◆ Compito A
Secondo il brano sulla pallacanestro a Sebenico, in quale data si giocò il terzo incontro della finale tra lo Šibenka e il Bosna?
◆ Compito B
Per favore, estrai dalle voci ogni riga che contiene la parola "nucleus".

◆ Brano fornito
──────
Tutti gli sport hanno le proprie partite storiche. Quelle entrate di diritto nella storia di una determinata disciplina per una serie di motivi. Nel mondo della pallacanestro dalmata, ma pure croata e jugoslava, esiste pure una partita del genere entrata negli annali. Una partita che è stata disputata e poi annullata e che ha lasciato dietro a sé tantissimi strascichi. Si tratta dell’incontro tra lo Šibenka e il Bosna di Sarajevo. Era il terzo incontro valido come finale per lo scudetto, quello decisivo, nella stagione 1982/83. Era il 9 aprile del 1983 e il palasport sebenzano Baldekin si apprestava, come tutto il Paese, a vedere una partita straordinaria.

Facciamo prima però un passo indietro. La pallacanestro a Sebenico era presente da appena 10 anni in maniera organizzata. L’arrivo dello Šibenka nella Prima lega della Jugoslavia era già stato una grande sorpresa. Una sorpresa che ben presto però era diventata scomoda visto che la compagine dalmata fin dall’inizio si era dimostrata una squadra molto ostica tanto da arrivare subito ai vertici nazionali, oltre a registrare anche ottimi risultati a livello internazionale con tanto di finale, anche se persa, nella Coppa Korać.
──────
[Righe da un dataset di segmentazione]
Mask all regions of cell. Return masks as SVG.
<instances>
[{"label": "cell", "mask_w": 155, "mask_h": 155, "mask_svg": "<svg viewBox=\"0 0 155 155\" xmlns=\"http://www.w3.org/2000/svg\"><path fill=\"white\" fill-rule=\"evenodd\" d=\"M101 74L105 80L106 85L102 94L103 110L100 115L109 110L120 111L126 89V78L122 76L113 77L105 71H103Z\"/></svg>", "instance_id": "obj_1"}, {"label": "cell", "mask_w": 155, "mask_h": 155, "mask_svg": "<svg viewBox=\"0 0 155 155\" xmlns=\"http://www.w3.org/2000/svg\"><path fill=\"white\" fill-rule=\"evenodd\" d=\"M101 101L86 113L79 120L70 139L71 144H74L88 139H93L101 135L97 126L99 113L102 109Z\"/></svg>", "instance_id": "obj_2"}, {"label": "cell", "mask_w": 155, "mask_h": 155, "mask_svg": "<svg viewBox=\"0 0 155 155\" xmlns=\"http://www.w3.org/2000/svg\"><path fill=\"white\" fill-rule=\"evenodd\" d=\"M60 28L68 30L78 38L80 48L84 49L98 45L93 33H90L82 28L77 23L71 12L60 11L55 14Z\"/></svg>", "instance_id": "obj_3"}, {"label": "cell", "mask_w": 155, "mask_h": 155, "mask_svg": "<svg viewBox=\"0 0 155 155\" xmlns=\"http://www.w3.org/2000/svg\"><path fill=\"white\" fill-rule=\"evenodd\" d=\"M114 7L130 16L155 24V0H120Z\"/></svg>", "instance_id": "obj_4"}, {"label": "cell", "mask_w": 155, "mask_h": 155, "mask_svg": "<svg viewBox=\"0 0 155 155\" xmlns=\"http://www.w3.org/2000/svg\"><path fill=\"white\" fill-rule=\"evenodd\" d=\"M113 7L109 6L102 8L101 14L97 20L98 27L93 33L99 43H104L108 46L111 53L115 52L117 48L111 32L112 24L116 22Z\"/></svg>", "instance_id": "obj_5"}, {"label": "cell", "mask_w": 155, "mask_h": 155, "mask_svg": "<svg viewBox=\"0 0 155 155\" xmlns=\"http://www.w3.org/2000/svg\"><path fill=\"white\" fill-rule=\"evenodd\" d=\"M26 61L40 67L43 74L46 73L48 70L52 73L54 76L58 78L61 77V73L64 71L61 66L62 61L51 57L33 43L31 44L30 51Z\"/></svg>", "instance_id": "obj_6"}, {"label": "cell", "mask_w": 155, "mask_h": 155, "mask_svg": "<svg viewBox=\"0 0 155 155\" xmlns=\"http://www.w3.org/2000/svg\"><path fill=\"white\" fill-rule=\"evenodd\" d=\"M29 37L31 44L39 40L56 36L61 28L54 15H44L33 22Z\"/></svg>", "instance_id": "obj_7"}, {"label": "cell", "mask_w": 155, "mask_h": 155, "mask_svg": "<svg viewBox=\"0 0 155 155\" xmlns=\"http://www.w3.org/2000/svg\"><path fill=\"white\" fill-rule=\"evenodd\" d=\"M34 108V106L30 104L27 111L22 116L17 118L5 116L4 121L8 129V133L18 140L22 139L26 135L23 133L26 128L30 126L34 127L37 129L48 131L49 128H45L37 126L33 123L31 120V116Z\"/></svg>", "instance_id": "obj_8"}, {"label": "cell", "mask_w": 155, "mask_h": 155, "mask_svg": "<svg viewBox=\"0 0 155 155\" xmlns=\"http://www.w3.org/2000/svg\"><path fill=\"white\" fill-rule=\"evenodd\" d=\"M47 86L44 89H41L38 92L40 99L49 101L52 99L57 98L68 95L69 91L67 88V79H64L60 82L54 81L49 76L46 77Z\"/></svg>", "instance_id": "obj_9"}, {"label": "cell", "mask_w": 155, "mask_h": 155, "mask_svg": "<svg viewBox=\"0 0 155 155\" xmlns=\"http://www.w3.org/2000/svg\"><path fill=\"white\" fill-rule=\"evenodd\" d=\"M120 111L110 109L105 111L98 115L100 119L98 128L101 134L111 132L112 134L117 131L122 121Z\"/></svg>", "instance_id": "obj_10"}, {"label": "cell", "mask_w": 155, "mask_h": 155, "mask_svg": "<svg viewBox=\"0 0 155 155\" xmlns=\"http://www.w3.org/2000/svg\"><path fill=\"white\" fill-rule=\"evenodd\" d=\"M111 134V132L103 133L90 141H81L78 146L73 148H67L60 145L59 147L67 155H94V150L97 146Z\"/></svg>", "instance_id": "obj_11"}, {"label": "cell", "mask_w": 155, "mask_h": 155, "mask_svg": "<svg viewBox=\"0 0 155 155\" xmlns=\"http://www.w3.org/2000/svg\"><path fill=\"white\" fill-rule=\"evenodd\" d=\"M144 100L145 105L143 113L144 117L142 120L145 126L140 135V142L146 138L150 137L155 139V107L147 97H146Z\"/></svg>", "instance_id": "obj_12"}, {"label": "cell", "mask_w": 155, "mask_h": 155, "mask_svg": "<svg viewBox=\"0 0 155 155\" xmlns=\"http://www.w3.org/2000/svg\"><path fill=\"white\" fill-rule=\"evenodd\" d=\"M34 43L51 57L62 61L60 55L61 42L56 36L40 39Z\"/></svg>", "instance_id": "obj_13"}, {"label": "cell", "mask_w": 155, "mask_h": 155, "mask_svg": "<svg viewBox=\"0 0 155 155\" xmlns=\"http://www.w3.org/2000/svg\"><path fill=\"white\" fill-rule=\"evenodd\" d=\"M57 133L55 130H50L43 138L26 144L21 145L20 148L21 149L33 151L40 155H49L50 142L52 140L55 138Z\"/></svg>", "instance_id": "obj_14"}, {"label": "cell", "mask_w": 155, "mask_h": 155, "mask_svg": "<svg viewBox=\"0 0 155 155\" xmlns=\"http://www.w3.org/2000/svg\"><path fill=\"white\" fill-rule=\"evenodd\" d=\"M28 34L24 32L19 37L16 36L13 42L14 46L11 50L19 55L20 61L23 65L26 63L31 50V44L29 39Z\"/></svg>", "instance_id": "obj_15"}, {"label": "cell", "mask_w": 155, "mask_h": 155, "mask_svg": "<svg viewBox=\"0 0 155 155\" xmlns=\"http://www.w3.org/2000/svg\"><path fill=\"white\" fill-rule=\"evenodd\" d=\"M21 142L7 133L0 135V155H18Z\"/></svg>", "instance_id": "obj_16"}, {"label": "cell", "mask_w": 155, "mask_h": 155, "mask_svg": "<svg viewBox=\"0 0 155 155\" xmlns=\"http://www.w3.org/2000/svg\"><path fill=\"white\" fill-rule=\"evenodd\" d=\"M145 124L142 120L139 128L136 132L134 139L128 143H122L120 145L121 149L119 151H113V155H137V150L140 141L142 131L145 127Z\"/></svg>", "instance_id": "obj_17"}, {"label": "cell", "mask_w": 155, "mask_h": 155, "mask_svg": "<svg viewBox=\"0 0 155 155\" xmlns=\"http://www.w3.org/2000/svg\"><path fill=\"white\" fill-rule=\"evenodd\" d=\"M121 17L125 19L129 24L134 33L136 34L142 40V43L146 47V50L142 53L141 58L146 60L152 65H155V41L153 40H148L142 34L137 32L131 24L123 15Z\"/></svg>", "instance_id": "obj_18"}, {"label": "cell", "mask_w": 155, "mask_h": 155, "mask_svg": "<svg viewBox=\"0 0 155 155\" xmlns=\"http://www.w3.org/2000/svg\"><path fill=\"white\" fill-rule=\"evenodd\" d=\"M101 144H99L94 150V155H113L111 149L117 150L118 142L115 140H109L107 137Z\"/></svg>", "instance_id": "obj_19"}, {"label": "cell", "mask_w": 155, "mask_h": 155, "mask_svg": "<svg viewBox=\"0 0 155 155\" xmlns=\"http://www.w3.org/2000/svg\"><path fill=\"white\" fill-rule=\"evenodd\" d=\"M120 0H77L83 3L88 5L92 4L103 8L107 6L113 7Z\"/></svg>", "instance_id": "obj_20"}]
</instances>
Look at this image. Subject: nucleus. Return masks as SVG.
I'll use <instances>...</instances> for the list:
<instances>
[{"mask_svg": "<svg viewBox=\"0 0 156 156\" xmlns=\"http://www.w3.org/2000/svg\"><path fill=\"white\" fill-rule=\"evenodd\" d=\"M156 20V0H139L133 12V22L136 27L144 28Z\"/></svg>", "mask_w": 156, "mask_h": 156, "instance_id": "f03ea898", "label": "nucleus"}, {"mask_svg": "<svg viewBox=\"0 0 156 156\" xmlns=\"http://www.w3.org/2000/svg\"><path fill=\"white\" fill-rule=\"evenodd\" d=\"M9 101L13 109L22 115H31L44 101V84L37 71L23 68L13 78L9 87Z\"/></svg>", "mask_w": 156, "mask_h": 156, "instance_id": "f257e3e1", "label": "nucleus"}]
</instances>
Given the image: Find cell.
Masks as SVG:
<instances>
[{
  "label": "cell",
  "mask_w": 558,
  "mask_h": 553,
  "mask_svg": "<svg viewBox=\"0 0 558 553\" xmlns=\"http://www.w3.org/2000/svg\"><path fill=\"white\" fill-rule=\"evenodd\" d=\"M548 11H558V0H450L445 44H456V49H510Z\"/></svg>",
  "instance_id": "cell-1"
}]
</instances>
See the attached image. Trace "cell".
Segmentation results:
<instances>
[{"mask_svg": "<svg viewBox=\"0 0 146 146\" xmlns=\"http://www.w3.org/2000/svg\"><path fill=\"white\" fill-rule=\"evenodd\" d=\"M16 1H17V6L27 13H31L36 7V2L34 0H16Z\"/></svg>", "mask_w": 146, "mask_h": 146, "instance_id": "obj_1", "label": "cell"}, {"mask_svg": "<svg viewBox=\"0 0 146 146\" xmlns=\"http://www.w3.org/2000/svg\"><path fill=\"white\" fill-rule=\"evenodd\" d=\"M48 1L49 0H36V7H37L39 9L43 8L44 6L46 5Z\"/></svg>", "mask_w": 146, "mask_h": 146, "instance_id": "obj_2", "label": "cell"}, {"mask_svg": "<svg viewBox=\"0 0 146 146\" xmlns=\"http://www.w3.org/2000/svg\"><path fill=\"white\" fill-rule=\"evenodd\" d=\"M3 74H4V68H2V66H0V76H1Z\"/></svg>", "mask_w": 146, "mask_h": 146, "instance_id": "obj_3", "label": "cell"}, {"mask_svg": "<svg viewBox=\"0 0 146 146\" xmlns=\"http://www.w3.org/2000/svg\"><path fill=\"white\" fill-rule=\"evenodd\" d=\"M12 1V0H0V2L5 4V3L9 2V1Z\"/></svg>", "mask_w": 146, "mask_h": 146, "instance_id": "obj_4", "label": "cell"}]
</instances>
──────
◆ Risultato del compito A
Il 9 aprile 1983.

◆ Risultato del compito B
Look at this image. Subject: nucleus. Return masks as SVG.
[{"mask_svg": "<svg viewBox=\"0 0 156 156\" xmlns=\"http://www.w3.org/2000/svg\"><path fill=\"white\" fill-rule=\"evenodd\" d=\"M156 20V0H139L133 12V22L136 27L144 28Z\"/></svg>", "mask_w": 156, "mask_h": 156, "instance_id": "f03ea898", "label": "nucleus"}, {"mask_svg": "<svg viewBox=\"0 0 156 156\" xmlns=\"http://www.w3.org/2000/svg\"><path fill=\"white\" fill-rule=\"evenodd\" d=\"M9 101L13 109L22 115H31L44 101V84L37 71L23 68L13 78L9 87Z\"/></svg>", "mask_w": 156, "mask_h": 156, "instance_id": "f257e3e1", "label": "nucleus"}]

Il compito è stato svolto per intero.